Privacy and security

jsPDF and pdf-lib are pure JavaScript libraries bundled into the page. The PDF generation pipeline — image decoding, text layout, font embedding, page composition — runs entirely client-side. Your source content (images, text, HTML) never leaves the browser. The downloaded PDF is generated locally and saved via the browser's standard download dialog. Disconnect from the network and the converter still works.

Tips and pitfalls

  • Image DPI matters. The converter places images at their pixel dimensions; for print quality at A4, an image should be at least 2480×3508 px (300 dpi). For screen viewing 1240×1754 (150 dpi) is enough.
  • Standard 14 fonts only. Helvetica, Times, Courier, Symbol, Zapf Dingbats are the PDF standard 14 — supported everywhere without font embedding. Custom fonts require embedding (larger file size, licensing concerns).
  • CJK, emoji, and accented characters need a custom font. The standard fonts cover Latin-1 only. To render 한글, 中文, or 日本語 you must embed a font that contains those glyphs (Noto Sans CJK is a common choice; the converter supports it via the Custom Font option).
  • HTML rendering is basic. Complex CSS (flexbox, grid, custom positioning) is not supported — for pixel-perfect HTML-to-PDF, use a server-side renderer (Puppeteer + Chromium) instead. The converter handles standard markdown-shaped HTML well.
  • Large files. 100+ image batches may exceed browser memory. Break into smaller batches and use the PDF Merger to combine the resulting PDFs.

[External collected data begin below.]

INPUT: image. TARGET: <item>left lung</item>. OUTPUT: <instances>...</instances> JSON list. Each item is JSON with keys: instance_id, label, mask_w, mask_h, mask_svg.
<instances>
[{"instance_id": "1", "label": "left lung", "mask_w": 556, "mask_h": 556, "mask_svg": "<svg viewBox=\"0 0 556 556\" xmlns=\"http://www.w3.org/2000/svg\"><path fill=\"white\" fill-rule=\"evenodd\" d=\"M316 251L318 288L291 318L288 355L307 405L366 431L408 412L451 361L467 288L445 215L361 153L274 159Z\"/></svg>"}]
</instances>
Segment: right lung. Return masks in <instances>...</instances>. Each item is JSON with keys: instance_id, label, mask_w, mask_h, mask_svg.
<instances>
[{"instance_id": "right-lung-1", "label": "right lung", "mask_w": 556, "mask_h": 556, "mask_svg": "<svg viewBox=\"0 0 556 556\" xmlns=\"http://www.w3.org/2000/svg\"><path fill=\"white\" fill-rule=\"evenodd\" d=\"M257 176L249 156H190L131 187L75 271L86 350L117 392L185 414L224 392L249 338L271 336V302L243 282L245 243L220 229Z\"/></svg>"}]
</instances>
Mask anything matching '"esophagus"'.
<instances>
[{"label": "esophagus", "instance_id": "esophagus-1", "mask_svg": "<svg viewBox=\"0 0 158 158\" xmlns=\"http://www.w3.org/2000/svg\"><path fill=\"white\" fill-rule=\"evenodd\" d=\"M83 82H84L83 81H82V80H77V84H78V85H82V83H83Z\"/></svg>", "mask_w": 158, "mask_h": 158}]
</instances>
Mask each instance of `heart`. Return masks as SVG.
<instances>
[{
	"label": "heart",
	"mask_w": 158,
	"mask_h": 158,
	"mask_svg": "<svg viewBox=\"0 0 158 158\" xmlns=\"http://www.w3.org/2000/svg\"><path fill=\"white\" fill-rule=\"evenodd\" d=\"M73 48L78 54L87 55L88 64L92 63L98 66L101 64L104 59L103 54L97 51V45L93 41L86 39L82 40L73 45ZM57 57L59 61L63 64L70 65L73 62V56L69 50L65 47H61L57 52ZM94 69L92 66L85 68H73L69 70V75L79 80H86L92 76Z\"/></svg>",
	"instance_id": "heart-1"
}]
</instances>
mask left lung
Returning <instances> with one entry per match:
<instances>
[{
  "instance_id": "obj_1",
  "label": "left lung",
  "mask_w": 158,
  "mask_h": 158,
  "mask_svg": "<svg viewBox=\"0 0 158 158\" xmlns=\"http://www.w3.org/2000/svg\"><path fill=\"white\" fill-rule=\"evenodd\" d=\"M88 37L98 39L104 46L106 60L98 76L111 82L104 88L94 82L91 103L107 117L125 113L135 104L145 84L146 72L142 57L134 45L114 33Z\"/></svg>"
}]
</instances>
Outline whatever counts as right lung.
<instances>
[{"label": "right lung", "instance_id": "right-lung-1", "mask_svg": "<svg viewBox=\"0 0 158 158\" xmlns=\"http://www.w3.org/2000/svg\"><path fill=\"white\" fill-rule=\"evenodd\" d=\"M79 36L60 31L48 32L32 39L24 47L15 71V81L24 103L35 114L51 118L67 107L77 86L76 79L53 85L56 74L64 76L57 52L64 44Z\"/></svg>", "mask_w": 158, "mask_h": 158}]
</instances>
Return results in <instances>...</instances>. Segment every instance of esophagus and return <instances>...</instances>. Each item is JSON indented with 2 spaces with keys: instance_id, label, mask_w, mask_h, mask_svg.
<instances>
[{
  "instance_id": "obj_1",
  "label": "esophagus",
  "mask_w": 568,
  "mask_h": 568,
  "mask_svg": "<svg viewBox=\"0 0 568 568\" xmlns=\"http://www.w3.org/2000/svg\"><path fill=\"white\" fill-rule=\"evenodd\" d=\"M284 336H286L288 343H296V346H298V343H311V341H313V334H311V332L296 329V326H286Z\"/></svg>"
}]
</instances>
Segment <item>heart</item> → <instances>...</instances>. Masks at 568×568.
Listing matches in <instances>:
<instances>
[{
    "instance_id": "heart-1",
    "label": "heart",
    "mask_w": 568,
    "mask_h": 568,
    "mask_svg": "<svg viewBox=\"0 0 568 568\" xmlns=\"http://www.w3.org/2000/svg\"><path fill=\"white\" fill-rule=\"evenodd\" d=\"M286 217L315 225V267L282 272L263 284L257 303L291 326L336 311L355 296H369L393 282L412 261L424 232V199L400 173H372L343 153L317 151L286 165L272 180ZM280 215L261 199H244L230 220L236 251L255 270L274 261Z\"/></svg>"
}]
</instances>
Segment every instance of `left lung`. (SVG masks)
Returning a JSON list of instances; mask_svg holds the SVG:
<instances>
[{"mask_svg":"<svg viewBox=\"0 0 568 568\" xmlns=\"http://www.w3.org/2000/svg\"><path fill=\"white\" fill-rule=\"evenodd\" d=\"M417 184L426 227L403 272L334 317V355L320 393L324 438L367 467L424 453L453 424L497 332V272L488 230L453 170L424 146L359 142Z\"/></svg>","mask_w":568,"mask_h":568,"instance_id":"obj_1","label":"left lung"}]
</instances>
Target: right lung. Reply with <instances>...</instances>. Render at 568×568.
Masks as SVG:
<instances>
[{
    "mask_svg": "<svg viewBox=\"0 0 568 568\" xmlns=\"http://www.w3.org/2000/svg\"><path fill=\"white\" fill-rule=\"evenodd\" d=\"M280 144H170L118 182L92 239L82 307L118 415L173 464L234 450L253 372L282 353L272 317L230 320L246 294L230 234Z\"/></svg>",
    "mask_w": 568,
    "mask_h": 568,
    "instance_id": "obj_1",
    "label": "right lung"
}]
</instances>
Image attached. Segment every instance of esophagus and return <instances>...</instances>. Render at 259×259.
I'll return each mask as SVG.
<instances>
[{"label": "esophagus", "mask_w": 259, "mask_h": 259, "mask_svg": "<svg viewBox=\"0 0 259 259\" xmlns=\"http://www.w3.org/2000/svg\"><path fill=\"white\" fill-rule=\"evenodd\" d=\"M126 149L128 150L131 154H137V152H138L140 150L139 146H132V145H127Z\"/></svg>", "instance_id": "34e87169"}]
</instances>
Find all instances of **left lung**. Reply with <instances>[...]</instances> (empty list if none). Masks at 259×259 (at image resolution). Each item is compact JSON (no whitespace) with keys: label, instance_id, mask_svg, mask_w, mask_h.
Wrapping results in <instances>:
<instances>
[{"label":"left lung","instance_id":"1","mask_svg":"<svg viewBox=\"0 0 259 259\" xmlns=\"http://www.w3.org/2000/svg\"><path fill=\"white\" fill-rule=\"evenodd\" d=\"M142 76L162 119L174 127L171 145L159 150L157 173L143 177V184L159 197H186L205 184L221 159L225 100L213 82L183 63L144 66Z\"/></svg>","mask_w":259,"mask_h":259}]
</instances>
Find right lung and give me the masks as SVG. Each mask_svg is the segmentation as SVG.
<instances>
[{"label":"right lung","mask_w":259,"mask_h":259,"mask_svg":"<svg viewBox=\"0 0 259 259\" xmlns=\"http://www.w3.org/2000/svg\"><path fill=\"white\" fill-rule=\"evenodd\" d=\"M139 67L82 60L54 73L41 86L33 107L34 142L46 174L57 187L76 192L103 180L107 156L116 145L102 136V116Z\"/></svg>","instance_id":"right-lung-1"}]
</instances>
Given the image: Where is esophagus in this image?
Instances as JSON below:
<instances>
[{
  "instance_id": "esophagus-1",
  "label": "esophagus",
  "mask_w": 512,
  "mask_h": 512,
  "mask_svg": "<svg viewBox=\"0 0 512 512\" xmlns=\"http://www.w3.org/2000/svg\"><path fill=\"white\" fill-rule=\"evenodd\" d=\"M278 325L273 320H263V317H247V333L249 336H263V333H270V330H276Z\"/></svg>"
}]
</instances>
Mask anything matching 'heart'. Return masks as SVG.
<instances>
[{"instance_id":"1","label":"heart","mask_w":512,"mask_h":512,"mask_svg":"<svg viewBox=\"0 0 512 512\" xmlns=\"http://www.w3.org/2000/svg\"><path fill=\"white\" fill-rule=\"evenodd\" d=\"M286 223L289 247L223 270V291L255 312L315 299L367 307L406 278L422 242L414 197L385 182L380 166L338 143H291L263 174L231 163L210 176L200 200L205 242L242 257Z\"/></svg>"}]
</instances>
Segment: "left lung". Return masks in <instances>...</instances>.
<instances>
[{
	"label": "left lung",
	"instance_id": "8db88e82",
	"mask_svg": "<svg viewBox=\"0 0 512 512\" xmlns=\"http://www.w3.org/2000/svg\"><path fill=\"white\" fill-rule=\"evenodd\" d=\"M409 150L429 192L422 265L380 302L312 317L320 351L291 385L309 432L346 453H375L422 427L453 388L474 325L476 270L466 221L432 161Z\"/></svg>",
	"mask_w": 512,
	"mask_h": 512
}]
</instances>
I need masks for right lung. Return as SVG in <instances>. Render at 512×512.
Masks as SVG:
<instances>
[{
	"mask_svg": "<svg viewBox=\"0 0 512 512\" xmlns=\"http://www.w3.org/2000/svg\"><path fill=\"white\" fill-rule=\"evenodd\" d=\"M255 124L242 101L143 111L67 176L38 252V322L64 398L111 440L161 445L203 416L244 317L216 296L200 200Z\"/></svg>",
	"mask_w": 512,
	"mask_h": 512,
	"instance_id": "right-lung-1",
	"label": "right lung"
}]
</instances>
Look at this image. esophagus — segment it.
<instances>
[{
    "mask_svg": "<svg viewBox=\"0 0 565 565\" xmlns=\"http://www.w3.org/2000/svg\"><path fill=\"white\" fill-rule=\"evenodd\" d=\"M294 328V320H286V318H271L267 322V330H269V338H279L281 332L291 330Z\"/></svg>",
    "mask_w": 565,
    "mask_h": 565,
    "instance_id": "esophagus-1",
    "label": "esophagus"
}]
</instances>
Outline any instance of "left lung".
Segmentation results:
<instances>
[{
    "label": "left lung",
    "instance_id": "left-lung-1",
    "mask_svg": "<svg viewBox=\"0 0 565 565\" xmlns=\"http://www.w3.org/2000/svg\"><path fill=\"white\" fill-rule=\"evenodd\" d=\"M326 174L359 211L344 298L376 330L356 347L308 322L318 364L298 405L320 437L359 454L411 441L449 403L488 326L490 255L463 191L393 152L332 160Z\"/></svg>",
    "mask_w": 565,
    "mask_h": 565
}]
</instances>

Frequently Asked Questions

Which image formats are supported?
JPEG, PNG, WebP, and GIF. JPEG is most efficient for photos; PNG for screenshots and images with transparency; WebP for the best size/quality trade-off when supported. The converter auto-detects format from the file extension and MIME type.
Can I make the PDF searchable?
For text and HTML input — yes, automatically. The text is encoded as searchable text in the PDF. For image input — the PDF contains the image bitmap, not text; OCR is required for searchability. Use a separate OCR tool (Tesseract, cloud OCR services) to add a text layer.
How do I add CJK characters?
Toggle "Custom Font" and upload a TTF/OTF font containing the glyphs you need (Noto Sans CJK, Source Han Sans). The converter embeds the font subset for the characters you actually used, keeping file size reasonable.
Is the PDF/A standard supported?
Not directly — PDF/A (archival PDF) requires specific structural and metadata constraints that pdf-lib does not enforce by default. Use a dedicated PDF/A converter (Ghostscript, Adobe Acrobat) for compliance-mandated archival.
Can I encrypt or password-protect the PDF?
pdf-lib supports basic password encryption via the encrypt() method. The current version of this tool does not expose that option; if you need encrypted PDFs for sensitive content, use a dedicated PDF encryption tool after generation. For higher-security scenarios, consider PGP-encrypting the PDF instead.
How big can the source content be?
Single-image source: 50 MB practical limit (browser memory). Multi-image batches: ~300 MB total before memory pressure. Text/HTML source: effectively unbounded. For very large generation pipelines, server-side tools (wkhtmltopdf, Puppeteer) are more appropriate.
Will my PDF render the same in every viewer?
For text and standard fonts: yes, by design (PDF is a fixed-layout format). For embedded custom fonts: yes if the font is properly embedded. For complex content: minor rendering differences occur between Acrobat, browsers (Chrome's built-in viewer), macOS Preview, and mobile readers.
Can I extract text from an existing PDF here?
Not in this tool — this is a generator. For extraction use the PDF Merger Splitter (for splitting) or a dedicated extractor like pdf.js text-extraction APIs. For OCR on scanned PDFs, use Tesseract.js or a cloud OCR.